Le Canada est issu du système marchand [v], mais, contrairement à ses pairs, il n’a pas investi beaucoup, historiquement, dans le secteur de la sécurité, que ce soit au point de vue du militaire ou de l’électronique (TIC).  Est-ce que ce fut une erreur?  On peut le croire,  considérant l’état de la situation actuelle avec le virus Heartbleed!

À mon avis, notre système national d’innovation canadien, et en tête de liste le « Conseil national de recherches Canada »[vi], devra se réorienter et rediriger une plus forte proportion des investissements en innovation pour la protection de nos renseignements, car en ce moment, la situation que nous vivons n’est pas simplement une question de perte de mot de passe, mais bien de sécurité nationale!



[i] Hugo De Grandpré, “Heartbleed force la suspension de plusieurs services fédéraux,” La Presse, avril 2014, sec. Affaires, http://www.lapresse.ca/actualites/national/201404/11/01-4756646-heartbleed-force-la-suspension-de-plusieurs-services-federaux.php.

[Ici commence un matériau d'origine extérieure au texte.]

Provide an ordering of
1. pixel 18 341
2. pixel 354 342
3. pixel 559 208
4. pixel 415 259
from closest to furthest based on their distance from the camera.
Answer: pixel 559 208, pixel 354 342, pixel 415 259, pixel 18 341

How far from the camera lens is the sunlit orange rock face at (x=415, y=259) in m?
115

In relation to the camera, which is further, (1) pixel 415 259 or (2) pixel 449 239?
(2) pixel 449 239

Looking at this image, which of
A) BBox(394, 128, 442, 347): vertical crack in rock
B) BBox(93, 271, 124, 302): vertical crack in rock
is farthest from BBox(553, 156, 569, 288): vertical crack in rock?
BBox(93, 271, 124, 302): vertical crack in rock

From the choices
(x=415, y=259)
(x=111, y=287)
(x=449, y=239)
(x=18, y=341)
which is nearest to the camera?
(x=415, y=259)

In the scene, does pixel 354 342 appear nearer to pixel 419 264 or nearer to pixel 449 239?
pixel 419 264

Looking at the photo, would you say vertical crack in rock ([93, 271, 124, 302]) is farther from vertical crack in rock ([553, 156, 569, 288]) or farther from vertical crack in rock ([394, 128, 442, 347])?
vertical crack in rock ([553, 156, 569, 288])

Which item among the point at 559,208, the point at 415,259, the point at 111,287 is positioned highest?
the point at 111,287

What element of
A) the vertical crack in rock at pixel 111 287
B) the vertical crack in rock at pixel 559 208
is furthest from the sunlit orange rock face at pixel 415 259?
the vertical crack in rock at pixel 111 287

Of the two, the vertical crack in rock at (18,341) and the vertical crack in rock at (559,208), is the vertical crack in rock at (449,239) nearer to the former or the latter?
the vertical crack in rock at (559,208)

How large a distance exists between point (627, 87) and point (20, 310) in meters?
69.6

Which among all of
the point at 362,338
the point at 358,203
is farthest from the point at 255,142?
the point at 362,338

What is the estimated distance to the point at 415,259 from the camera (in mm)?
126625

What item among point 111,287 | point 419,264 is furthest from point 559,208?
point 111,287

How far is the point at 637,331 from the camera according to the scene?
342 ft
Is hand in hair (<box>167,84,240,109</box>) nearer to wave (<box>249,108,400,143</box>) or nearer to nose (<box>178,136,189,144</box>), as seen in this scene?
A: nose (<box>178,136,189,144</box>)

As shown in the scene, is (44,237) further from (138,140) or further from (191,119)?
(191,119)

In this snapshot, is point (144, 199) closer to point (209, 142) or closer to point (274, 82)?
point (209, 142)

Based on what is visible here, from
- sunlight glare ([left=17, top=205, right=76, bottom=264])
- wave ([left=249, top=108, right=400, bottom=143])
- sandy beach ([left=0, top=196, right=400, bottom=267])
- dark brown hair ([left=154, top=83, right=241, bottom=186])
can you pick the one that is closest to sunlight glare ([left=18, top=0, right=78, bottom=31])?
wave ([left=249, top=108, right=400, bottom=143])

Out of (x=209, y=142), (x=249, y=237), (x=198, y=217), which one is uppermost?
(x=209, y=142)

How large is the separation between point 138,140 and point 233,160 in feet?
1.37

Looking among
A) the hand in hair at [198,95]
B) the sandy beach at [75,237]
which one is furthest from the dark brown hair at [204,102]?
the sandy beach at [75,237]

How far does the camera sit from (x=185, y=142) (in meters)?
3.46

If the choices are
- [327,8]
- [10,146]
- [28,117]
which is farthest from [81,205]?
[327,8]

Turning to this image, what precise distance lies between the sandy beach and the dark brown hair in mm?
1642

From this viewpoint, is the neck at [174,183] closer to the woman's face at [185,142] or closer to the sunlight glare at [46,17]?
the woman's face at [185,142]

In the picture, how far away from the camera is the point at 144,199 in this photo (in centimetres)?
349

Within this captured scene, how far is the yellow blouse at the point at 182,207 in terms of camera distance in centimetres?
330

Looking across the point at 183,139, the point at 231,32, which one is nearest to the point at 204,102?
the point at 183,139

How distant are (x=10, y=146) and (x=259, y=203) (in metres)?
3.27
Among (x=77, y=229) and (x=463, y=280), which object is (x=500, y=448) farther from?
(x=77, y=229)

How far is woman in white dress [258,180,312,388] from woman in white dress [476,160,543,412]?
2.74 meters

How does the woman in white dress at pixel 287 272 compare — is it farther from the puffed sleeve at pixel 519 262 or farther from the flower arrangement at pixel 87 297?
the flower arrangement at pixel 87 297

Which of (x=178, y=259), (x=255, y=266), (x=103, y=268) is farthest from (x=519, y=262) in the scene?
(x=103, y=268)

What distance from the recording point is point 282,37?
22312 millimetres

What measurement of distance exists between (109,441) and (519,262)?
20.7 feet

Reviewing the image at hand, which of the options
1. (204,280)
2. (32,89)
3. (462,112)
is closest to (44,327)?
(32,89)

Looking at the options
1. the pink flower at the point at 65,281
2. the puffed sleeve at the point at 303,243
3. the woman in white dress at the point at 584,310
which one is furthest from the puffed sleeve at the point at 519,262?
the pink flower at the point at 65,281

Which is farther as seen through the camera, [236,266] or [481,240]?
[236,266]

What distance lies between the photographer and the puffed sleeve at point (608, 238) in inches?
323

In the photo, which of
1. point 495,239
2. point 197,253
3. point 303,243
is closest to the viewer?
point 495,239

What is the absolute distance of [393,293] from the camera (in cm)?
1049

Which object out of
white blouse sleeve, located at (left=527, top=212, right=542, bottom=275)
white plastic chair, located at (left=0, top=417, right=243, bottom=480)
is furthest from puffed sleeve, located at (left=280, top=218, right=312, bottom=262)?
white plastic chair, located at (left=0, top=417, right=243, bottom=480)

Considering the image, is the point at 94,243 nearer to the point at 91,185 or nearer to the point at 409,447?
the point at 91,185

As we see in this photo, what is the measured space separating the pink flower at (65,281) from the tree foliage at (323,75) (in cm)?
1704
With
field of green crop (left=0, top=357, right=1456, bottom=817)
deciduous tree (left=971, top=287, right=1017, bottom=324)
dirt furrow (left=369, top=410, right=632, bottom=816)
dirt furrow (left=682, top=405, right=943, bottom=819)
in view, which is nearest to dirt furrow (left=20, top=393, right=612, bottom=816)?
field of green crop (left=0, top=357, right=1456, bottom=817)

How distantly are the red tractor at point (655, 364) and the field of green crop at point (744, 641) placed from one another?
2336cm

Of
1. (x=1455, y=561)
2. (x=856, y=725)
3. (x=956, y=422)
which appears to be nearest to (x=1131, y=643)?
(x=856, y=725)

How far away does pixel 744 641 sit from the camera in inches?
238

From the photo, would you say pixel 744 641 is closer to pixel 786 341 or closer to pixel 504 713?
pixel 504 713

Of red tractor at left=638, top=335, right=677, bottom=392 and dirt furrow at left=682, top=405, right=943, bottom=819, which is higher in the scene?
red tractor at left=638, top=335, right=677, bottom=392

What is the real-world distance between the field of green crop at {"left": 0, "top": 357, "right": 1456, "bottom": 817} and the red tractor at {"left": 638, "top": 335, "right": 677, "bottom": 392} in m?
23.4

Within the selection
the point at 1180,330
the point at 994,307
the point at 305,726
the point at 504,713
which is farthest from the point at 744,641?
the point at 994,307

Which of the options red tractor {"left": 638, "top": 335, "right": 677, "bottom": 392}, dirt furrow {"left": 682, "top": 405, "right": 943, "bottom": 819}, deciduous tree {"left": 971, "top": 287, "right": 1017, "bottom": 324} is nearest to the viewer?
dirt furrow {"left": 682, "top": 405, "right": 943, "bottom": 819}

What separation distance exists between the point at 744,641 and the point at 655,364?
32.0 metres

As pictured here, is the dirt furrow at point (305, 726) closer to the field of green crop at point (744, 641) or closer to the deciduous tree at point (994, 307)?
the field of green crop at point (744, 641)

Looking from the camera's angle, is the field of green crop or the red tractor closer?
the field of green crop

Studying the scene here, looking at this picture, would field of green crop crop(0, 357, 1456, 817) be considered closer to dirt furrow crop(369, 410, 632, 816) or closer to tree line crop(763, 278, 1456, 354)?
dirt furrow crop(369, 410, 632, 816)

[ii] “Christopher Freeman,” The Telegraph, September 7, 2010, sec. Politics obituaries, http://www.telegraph.co.uk/news/obituaries/politics-obituaries/7987544/Christopher-Freeman.html.
[iii] Christopher Freeman, Technology, Policy, and Economic Performance: Lessons from Japan (London ; New York: Pinter Publishers, 1987).
[iv] Bruno Amable, Les Systèmes D’innovation À L’ère de La Globalisation (Paris: Economica, 1997).
[v] Jorge Niosi, Canada’s National System of Innovation (Montreal ; Ithaca: McGill-Queen’s University Press, 2000).